一念當然不會讓到手的獵物脫身,當即攤開手掌心中昂然飛出一隻靈鳥向紅影俯衝直下。
聽到身後突然的細微尖叫,鄭安國警覺的立刻抽刀護身,但眼前除了茫茫霧氣卻是什麼都看不出……!
“今天回來這麼晚,出什麼事了嗎?”
鄭安國今天的確是因爲在朝上與寵臣發生了些許衝突,被皇帝一番斥責歸家。但這些抑鬱他只會隱藏在自己心裡,絕不會讓妻子爲自己擔心!
“沒什麼,我下班和同僚多聊了些,所以就回來晚了……”
龍清荷表面雖然沒有什麼異樣,但鄭安國也心知妻子一向體貼,不會過分觸動自己心裡痛楚!感激的同時,也不免有些未能多多關心妻兒的愧疚!
“哦對了!大哥呢?已經走了?”
“不!昨天我好說歹說總算纏着他答應住了下來,我也正想跟你商量一下,看有沒有什麼辦法能多留他些日子?”

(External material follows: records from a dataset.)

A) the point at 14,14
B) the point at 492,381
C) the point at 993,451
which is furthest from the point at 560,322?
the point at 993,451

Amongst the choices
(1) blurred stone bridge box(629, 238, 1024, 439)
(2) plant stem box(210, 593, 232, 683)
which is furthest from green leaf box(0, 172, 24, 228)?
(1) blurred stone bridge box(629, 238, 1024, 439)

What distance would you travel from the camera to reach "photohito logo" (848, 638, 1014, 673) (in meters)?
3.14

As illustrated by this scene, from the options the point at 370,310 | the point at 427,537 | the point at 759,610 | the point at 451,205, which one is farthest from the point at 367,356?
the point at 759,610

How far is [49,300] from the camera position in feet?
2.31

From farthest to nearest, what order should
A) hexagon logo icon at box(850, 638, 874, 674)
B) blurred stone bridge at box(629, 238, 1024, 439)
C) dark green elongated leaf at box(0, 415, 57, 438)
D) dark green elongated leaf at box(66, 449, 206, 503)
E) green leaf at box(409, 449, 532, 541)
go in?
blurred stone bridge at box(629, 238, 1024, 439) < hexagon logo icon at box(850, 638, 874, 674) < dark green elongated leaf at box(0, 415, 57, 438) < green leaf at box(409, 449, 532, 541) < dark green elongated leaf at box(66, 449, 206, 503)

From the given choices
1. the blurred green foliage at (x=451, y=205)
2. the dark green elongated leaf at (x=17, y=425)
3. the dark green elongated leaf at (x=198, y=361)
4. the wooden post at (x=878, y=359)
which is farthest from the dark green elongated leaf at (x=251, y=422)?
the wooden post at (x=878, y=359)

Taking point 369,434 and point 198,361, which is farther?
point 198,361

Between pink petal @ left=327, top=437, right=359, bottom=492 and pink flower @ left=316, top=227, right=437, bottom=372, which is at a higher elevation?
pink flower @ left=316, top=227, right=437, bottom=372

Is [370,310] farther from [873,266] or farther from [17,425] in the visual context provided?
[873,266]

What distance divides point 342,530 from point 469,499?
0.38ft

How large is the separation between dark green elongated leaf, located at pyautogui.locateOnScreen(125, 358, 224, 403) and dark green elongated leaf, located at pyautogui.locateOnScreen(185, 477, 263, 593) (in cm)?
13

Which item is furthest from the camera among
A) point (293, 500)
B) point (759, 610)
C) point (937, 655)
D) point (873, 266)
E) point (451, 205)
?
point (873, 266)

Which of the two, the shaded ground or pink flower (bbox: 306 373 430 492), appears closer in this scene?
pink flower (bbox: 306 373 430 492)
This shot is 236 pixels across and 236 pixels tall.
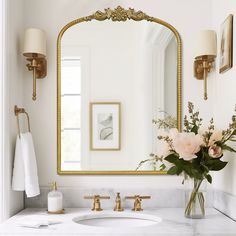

鄭安國本心是一萬個不願意見到一念,可在妻子面前這番心思當然不能表露出來!
“哎!大哥他不是凡人,咱們這小廟哪留得住呢?”
“你心裡對大哥還在生氣?”
愣了下,鄭安國長嘆口氣,半晌緩緩開口:“男兒大丈夫生來頂天立地,本該以保家衛國爲己任。可你說你大哥,空有一身好本事,以前說他人在仙界也算了,可現在他居然成天和一幫雞鳴狗盜之徒爲伍!哎……”
龍清荷心裡也不免有些感慨,可還沒等她說話,就聽到外面一念的聲音傳了進來!
“你所說的雞鳴狗盜之徒,是否也包括曾在邊城爲朝廷抗擊敵寇的花清風?”
看着他一步跨進門,龍清荷忙過來勸:“大哥!你別多想,他不是那個意思!”
淡淡瞥了妹妹一眼,一念冷笑聲:“你何必爲他解釋?我怎會不知道他是什麼意思……”
見他看向自己,鄭安國也不由心頭忐忑!但見他眼神中充滿了戲謔之色,又忍不住頗爲氣惱!
“鄭大人位高權重,我這種人在府上怕會讓你覺得有辱門楣吧?”
此時鄭安國臉色發青,但仍盡力不表現的太失態:“大哥!請恕小弟直言。古人云:大丈夫有所爲,有所不爲!常樂天雖有俠盜之名,但終非正人君子。汪含梅與萬秋雖未有過多劣跡,但也皆惹是生非之徒!花大俠雖也算是位高人,但因一時不得志遺棄朝廷,恐也實非仁義之舉。與此等人物相交,大哥難道不覺得自己有辱仙家風範?而大哥文武雙全,名動天下,本該抱安邦定國之志方不負一身奇能。但你卻隱忍與草澤之中,視國家動盪,百姓患難於不顧,試問大哥自己難道不曾有過絲毫愧疚之心?”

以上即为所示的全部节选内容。